6. H5: Effects of TMS pulse intensity on the modulation of P30 and P60 after PASLTP. Please see the comment about H1. I did not understand the goal of this approach. It seems the authors want to investigate whether an intensity of 90% has a minor effect on reafferent fibers compared to 110%. For studying only TEPs, this approach is valid. However, if the goal is to investigate the effect of PAS on TEPs, this approach could be problematic. Mainly because using subthreshold intensities for PAS may not be enough to activate the corticospinal tract and, together with electrical stimulation, will not affect cortical modulation. The authors may want to revise this approach. 

Other comments:

7. Introduction, page 3: “In detail, when the ISI matches the timing in which the afferent sensory signal from the median nerve electrical stimulation reaches M1 (i.e., 25 ms), LTP is induced (PASLTP), with an increase in post-PAS MEPs amplitude (Conde et al., 2012; Fratello et al., 2006; Nitsche et al., 2007; Stefan et al., 2000; Wolters et al., 2003; Ziemann et al., 2004).” To my knowledge, this statement is not accurate. To induce LTP the ISI should be slightly longer than the connection time. Please see in detail the introduction in the review by Suppa et al., 2017, and the work by Brzosko et al., 2019 (https://doi.org/10.1016/j.neuron.2019.05.041)

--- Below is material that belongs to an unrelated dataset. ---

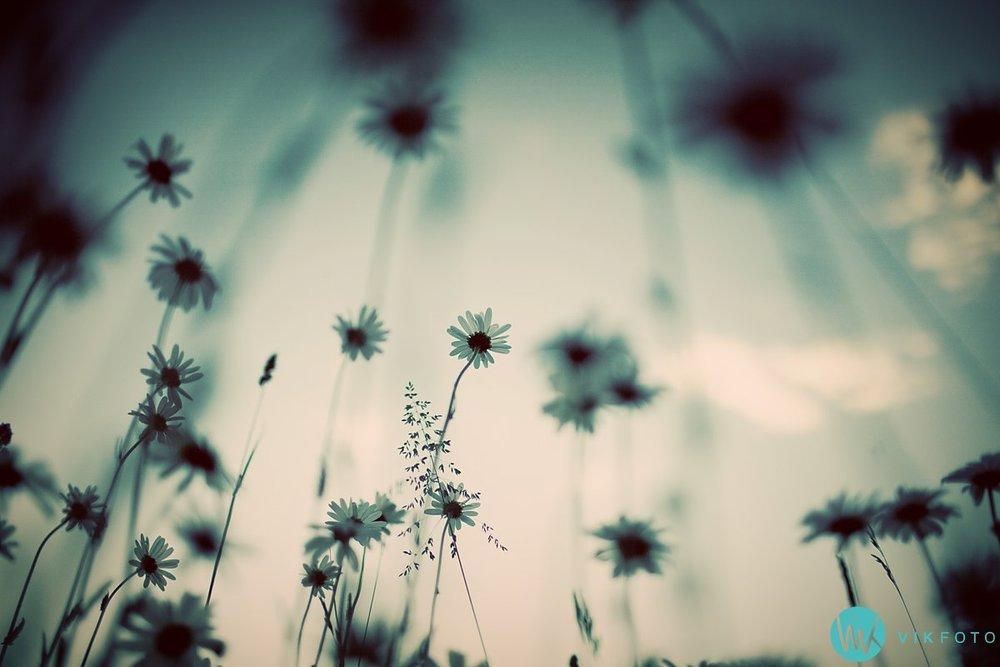kamera-speilrefleks-vinkel-perspektiv-blomst-prestekrage.jpg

8.   EEG preprocessing, page 15-16. “Independent Component Analysis (FastICA, pop_tesa_fastica, ‘tahn’ contrast) after PCA compression to 30 components (pop_tesa_pcacompress) will be performed to remove blinks, eye movements, residual electrical artifacts, and spontaneous muscular activity by visual inspection.” You will first compress and then apply FastICA? If that is the case, please rewrite this sentence because it reads that you first will do FastICA and then PCA compression, which would be incorrect. Also, add the corresponding citation when discussing PCA compression (doi:10.1016/j.jneumeth.2012.05.029).

9. In general, the literature reviews should be deepened: please add more complete original papers where needed. 

Overall, this is an interesting study, but the logic, rationale, and plausibility of the proposed hypotheses and basic concepts need a major revision.